--- INPUT DATA ---
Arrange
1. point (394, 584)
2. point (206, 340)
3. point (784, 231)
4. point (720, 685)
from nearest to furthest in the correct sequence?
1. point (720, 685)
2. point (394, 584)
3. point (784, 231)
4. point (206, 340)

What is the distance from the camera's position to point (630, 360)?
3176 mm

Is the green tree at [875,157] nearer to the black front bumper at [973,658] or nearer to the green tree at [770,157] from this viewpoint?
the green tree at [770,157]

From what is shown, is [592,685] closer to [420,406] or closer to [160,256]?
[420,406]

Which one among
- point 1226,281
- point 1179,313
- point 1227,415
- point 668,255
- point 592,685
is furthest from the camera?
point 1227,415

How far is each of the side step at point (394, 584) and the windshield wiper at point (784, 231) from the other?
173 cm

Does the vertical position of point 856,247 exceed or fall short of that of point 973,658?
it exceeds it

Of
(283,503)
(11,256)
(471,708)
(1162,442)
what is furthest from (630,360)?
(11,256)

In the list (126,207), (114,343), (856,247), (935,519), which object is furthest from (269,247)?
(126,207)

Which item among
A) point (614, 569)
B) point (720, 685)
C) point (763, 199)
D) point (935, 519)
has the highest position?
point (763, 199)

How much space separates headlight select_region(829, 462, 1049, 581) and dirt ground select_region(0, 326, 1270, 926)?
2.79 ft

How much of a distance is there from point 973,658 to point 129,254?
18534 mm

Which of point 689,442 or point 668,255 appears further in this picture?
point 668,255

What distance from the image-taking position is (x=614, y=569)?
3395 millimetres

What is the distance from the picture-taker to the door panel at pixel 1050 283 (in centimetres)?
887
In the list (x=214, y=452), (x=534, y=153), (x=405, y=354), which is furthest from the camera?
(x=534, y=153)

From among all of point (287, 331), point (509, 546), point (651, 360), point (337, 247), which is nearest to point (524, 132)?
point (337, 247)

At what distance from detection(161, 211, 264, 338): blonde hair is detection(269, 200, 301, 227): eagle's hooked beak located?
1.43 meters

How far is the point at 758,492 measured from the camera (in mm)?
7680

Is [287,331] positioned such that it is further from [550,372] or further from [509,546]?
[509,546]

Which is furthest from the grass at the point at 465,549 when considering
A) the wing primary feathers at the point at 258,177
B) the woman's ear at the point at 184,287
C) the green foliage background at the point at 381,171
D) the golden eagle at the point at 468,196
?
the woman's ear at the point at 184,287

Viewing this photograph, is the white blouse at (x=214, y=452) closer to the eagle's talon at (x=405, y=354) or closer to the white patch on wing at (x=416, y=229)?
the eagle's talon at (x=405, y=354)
---
## STATED PROBLEM
Put every line of the records above into a JSON list of strings, with one string per line and no blank lines.

## REPLY TO THE EXERCISE
[
  "Arrange",
  "1. point (394, 584)",
  "2. point (206, 340)",
  "3. point (784, 231)",
  "4. point (720, 685)",
  "from nearest to furthest in the correct sequence?",
  "1. point (720, 685)",
  "2. point (394, 584)",
  "3. point (784, 231)",
  "4. point (206, 340)",
  "What is the distance from the camera's position to point (630, 360)?",
  "3176 mm",
  "Is the green tree at [875,157] nearer to the black front bumper at [973,658] or nearer to the green tree at [770,157] from this viewpoint?",
  "the green tree at [770,157]",
  "From what is shown, is [592,685] closer to [420,406] or closer to [160,256]?",
  "[420,406]",
  "Which one among",
  "- point 1226,281",
  "- point 1179,313",
  "- point 1227,415",
  "- point 668,255",
  "- point 592,685",
  "is furthest from the camera?",
  "point 1227,415",
  "How far is each of the side step at point (394, 584) and the windshield wiper at point (784, 231) from the other?",
  "173 cm",
  "Does the vertical position of point 856,247 exceed or fall short of that of point 973,658?",
  "it exceeds it",
  "Of",
  "(283,503)",
  "(11,256)",
  "(471,708)",
  "(1162,442)",
  "what is furthest from (630,360)?",
  "(11,256)",
  "In the list (126,207), (114,343), (856,247), (935,519), which object is furthest from (269,247)?",
  "(126,207)",
  "Which item among",
  "A) point (614, 569)",
  "B) point (720, 685)",
  "C) point (763, 199)",
  "D) point (935, 519)",
  "has the highest position?",
  "point (763, 199)",
  "How much space separates headlight select_region(829, 462, 1049, 581) and dirt ground select_region(0, 326, 1270, 926)?",
  "2.79 ft",
  "How much of a distance is there from point 973,658 to point 129,254?",
  "18534 mm",
  "Which of point 689,442 or point 668,255 appears further in this picture?",
  "point 668,255",
  "What distance from the image-taking position is (x=614, y=569)?",
  "3395 millimetres",
  "What is the distance from the picture-taker to the door panel at pixel 1050 283 (in centimetres)?",
  "887",
  "In the list (x=214, y=452), (x=534, y=153), (x=405, y=354), which is furthest from the camera?",
  "(x=534, y=153)",
  "From among all of point (287, 331), point (509, 546), point (651, 360), point (337, 247), which is nearest to point (524, 132)?",
  "point (337, 247)",
  "At what distance from detection(161, 211, 264, 338): blonde hair is detection(269, 200, 301, 227): eagle's hooked beak located?",
  "1.43 meters",
  "How far is the point at 758,492 measured from the camera (in mm)?",
  "7680",
  "Is [287,331] positioned such that it is further from [550,372] or further from [509,546]?",
  "[509,546]",
  "Which is furthest from the grass at the point at 465,549 when considering",
  "A) the wing primary feathers at the point at 258,177",
  "B) the woman's ear at the point at 184,287",
  "C) the green foliage background at the point at 381,171",
  "D) the golden eagle at the point at 468,196",
  "?",
  "the woman's ear at the point at 184,287",
  "Viewing this photograph, is the white blouse at (x=214, y=452) closer to the eagle's talon at (x=405, y=354) or closer to the white patch on wing at (x=416, y=229)?",
  "the eagle's talon at (x=405, y=354)"
]